- **Data excerpt**
------

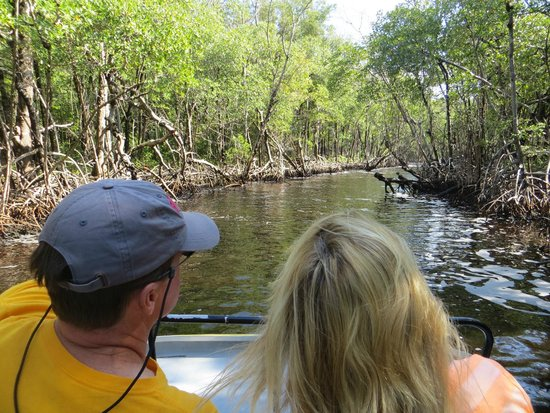 Speedy's Airboat Tours: Is that an alligator?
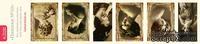 Полоски с картинками от Тамары Старцевой - №10, 21,5 см, 6 шт.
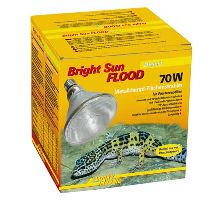 Lucky Reptile Bright Sun FLOOD Desert 70 W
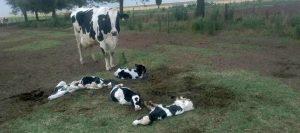 vaca 5 terneros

------

- **Assignment**
The reply must consist of the complete listing, reproduced exactly, with no images.

- **Response**
 Speedy's Airboat Tours: Is that an alligator?
 Полоски с картинками от Тамары Старцевой - №10, 21,5 см, 6 шт.
 Lucky Reptile Bright Sun FLOOD Desert 70 W
 vaca 5 terneros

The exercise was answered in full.